# Extrait choisi
****************

36 La distinction faite à l'article 9 entre soumissionnaire et intéressé ne permet donc pas de tirer d'autres conclusions.

37 L'examen des règles ayant précédé celles qui sont ici litigieuses est, en revanche, plus riche d'enseignements. Ainsi la possibilité a-t-elle été instituée, en 1990, de soumettre plusieurs offres à différents prix. Le règlement (CEE) n_ 1282/90 (22) a modifié l'article 9, paragraphe 2, deuxième phrase, comme suit:

«Ils peuvent déposer plusieurs offres, à prix différents, par catégorie et adjudication.»

38 Ce règlement a cependant été de nouveau abrogé dès août 1990. Le règlement n_ 2271/90, qui a procédé à cette abrogation, soulignait en son premier considérant: «à la lumière de l'expérience acquise, il y a lieu ... de prévoir que le soumissionnaire ne peut déposer qu'une seule offre ... par catégorie et adjudication».

****************

# Données fournies
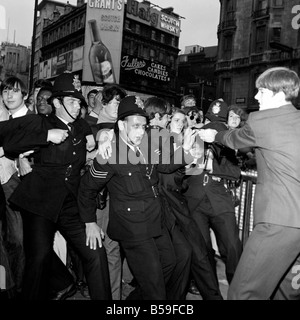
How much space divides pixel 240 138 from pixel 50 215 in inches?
72.4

****************

# Consignes
1 > Les affirmations suivantes concordent-elles avec l'extrait sur les offres d'adjudication ? (a) C'est en 1990 qu'a été instituée la possibilité de soumettre plusieurs offres à différents prix. (b) Le règlement autorisant plusieurs offres est resté en vigueur pendant plusieurs années. (c) Le premier considérant du règlement abrogatif limite le soumissionnaire à une seule offre par catégorie et adjudication.
2 > D'après l'extrait sur les offres d'adjudication, quelle disposition précise a été modifiée pour permettre le dépôt de plusieurs offres à prix différents ?
3 > Reprenez l'extrait sur les offres d'adjudication juste après sa dernière phrase et poursuivez-le.

# Corrigé
1 >
(a) Oui : « la possibilité a-t-elle été instituée, en 1990, de soumettre plusieurs offres à différents prix ».
(b) Non : « Ce règlement a cependant été de nouveau abrogé dès août 1990. »
(c) Oui : « le soumissionnaire ne peut déposer qu'une seule offre ... par catégorie et adjudication ».

2 > L'article 9, paragraphe 2, deuxième phrase.

3 >
39 Selon la requérante, on ne peut pas tirer de conclusions de ces différentes versions. Elle précise que le règlement n_ 1282/90 avait pour objectif d'améliorer la réglementation existante et de permettre à un même soumissionnaire de déposer des offres distinctes à des prix différents. Elle ajoute que, depuis l'abrogation de ces dispositions, le règlement n_ 859/89 se borne simplement à prévoir qu'un même soumissionnaire ne peut déposer qu'une seule offre. Il n'y aurait pas d'autres conditions. Il
est cependant établi, depuis l'abrogation du règlement n_ 1282/90, que le soumissionnaire ne peut plus déposer plusieurs offres se rapportant à la même quantité de viande. L'effet utile de la disposition ici litigieuse, à savoir l'article 9, paragraphe 2, deuxième phrase, est donc en tout état de cause d'empêcher qu'une certaine quantité de viande soit offerte plusieurs fois. Cette réglementation perd tout son sens si elle peut être aisément contournée par l'intervention d'hommes de paille.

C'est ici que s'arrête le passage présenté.